Roberto Gurgel disse que razões invocadas, como a presunção de inocência, “na verdade escondem razões de conveniência pessoal”. Se referindo à campanha popular que deu origem ao projeto de lei 518/2009, que conta com mais de dois milhões de assinaturas, o PGR afirmou que “é preciso aproveitar o momento de uma mobilização sem precedentes da sociedade e tirar proveito dessa vontade social que pressiona o Legislativo e o Judiciário”. Mas, Roberto Gurgel defende uma atuação incisiva do Ministério Público e parece não acreditar na aprovação do projeto. “Dificilmente teremos a solução mais adequada, do ponto de vista mais ortodoxo, porque essa depende do Legislativo que, infelizmente, nesses momentos acaba impedido, ainda que por uma minoria, não exercitando adequadamente as suas atribuições”. 

Princípios fundamentais   
O advogado Fernando Neves, presidente do Instituto Brasileiro de Direito Eleitoral, considera possível construir uma restrição constitucional à elegibilidade que não parta do transito em julgado da sentença condenatória. Neves entende que a atuação do MP, anunciada pelo PGR, ainda que não obtenha êxito, será importante “na medida em que vai dar transparência e vai dar informação ao eleitor que é o grande responsável pela escolha dos candidatos”. Mas, disse que não acha prudente deixar a critério do juiz eleitoral a definição do que é falta de moralidade para o exercício da função pública, porque o entendimento dos tribunais são muito diversos, com exageros por parte de alguns juízes.

O ex-ministro do TSE entende que inegibilidade não pressupõe culpa. “Alguém pode ser inelegível por vários tipos de impedimento que não estão ligados à culpa”, disse.

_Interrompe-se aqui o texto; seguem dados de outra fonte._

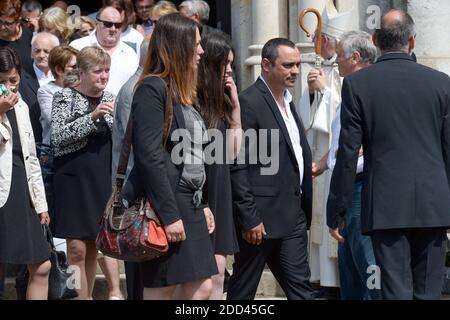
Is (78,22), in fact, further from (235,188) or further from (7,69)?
(235,188)

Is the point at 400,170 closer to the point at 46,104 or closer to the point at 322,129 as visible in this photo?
the point at 322,129

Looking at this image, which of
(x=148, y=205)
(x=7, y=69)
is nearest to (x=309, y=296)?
(x=148, y=205)

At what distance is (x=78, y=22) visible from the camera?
35.4 ft

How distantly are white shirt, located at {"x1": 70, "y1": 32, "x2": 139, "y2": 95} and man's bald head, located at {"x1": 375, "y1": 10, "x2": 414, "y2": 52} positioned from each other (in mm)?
2784

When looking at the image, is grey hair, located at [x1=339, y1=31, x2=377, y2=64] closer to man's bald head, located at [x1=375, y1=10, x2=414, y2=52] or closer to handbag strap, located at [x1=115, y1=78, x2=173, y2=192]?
man's bald head, located at [x1=375, y1=10, x2=414, y2=52]

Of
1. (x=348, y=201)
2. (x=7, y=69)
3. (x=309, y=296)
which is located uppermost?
(x=7, y=69)

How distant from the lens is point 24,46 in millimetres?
10086

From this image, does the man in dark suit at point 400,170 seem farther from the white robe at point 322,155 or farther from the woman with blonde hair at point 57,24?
the woman with blonde hair at point 57,24

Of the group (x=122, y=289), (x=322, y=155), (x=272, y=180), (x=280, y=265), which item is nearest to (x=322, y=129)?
(x=322, y=155)

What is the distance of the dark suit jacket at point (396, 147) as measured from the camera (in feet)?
22.1

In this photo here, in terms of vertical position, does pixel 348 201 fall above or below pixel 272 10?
below

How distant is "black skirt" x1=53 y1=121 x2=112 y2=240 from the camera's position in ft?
27.2

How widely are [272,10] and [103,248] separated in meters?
4.19

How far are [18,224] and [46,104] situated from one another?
4.76ft
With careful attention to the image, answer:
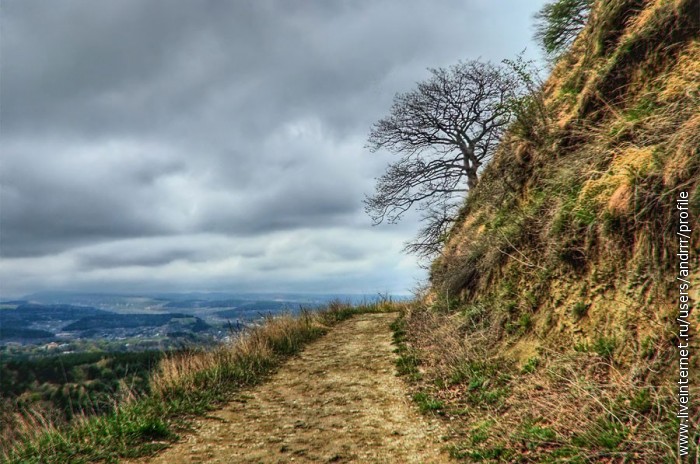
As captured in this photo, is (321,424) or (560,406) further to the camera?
(321,424)

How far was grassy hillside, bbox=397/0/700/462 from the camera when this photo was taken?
3.92 metres

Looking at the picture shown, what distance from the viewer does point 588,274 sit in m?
5.63

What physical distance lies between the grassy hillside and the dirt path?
60 cm

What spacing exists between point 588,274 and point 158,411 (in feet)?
24.5

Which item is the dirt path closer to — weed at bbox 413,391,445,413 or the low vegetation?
weed at bbox 413,391,445,413

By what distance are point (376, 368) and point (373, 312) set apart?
10.6 metres

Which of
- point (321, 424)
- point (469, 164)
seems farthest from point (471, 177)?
point (321, 424)

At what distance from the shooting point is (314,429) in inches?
220

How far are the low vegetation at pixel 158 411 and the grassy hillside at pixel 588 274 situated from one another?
3889 mm

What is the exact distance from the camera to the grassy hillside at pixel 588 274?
3.92 meters

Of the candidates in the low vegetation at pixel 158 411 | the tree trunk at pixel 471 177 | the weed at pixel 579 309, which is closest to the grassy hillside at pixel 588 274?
the weed at pixel 579 309

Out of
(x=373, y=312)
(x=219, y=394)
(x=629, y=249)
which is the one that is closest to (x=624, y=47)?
(x=629, y=249)

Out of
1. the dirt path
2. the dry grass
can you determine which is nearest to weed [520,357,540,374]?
the dry grass

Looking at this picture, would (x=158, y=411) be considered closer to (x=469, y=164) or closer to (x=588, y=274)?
(x=588, y=274)
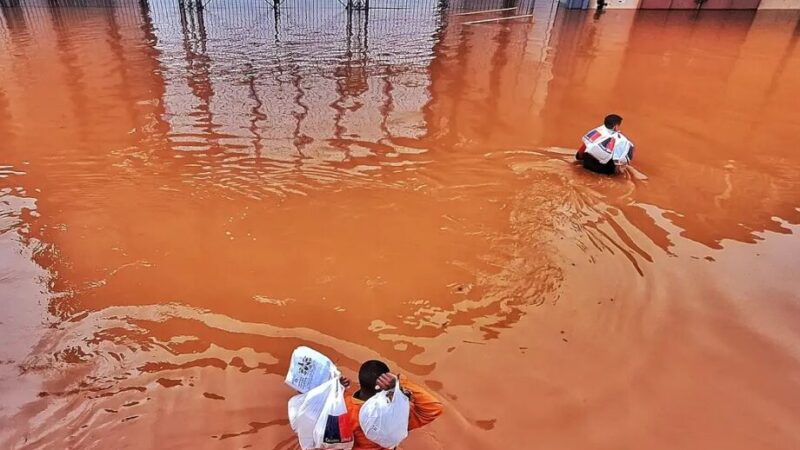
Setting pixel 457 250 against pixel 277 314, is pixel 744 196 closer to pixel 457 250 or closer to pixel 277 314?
pixel 457 250

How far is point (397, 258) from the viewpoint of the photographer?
5.00 meters

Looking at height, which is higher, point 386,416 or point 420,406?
point 386,416

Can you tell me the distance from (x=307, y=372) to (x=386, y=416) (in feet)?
2.38

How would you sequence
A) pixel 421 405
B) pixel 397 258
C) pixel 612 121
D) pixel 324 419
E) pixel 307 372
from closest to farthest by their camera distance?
pixel 324 419, pixel 421 405, pixel 307 372, pixel 397 258, pixel 612 121

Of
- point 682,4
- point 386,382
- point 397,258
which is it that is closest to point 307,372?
point 386,382

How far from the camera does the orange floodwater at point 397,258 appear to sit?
11.5 ft

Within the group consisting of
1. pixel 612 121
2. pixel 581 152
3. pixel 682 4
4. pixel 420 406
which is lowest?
pixel 581 152

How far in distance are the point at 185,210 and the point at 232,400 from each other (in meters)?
2.73

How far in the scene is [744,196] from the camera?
633cm

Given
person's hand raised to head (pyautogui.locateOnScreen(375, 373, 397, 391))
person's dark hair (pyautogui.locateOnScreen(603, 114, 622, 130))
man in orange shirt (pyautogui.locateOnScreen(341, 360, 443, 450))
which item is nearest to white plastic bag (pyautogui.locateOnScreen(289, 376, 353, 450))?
man in orange shirt (pyautogui.locateOnScreen(341, 360, 443, 450))

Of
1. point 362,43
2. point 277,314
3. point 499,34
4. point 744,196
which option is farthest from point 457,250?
point 499,34

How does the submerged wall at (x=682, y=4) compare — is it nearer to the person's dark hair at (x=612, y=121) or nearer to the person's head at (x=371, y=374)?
the person's dark hair at (x=612, y=121)

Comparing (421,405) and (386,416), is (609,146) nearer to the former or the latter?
(421,405)

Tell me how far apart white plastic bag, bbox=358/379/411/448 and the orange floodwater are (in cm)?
95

Entre os exemplos, citou o parentesco ou o exercício de função pública, a falta de filiação partidária e domicilio eleitoral. “Outro empecilho é a sentença condenatória transitada em julgado, porque tem como conseqüência constitucional a suspensão dos direitos políticos”.

Para Fernando Neves, o princípio da presunção da inocência “diz respeito a cumprimento de pena que resulta do processo criminal. O magistrado quando é submetido a processo criminal, no recebimento da denúncia é afastado da função e não há decisão transitada em julgado. O próprio STF, no caso do ex-presidente Collor, confirmou a pena aplicada pelo Congresso Nacional, de perda de direitos políticos por oito anos, sem sentença condenatória transitada em julgado”.

Com base na Constituição, Fernando Neves disse que é possível aplicar a inegibilidade sem sentença condenatória. Ele combina o princípio fundamental previsto no artigo 1º da CF, de que toda eleição se dará pelos termos da Constituição, com o artigo 14, parágrafo 9º, pelo qual se deve proteger a probidade administrativa, a moralidade para o exercício do mandato, considerada a vida pregressa dos candidatos. “Essa representação se dá nos termos desses dispositivos”,  afirmou. “O princípio da presunção da inocência não pode ser utilizado para negar um direito ao cidadão de ver respeitado outro princípio que tem a ver com cidadania, soberania, moralidade pública e com a coisa pública”, concluiu o advogado.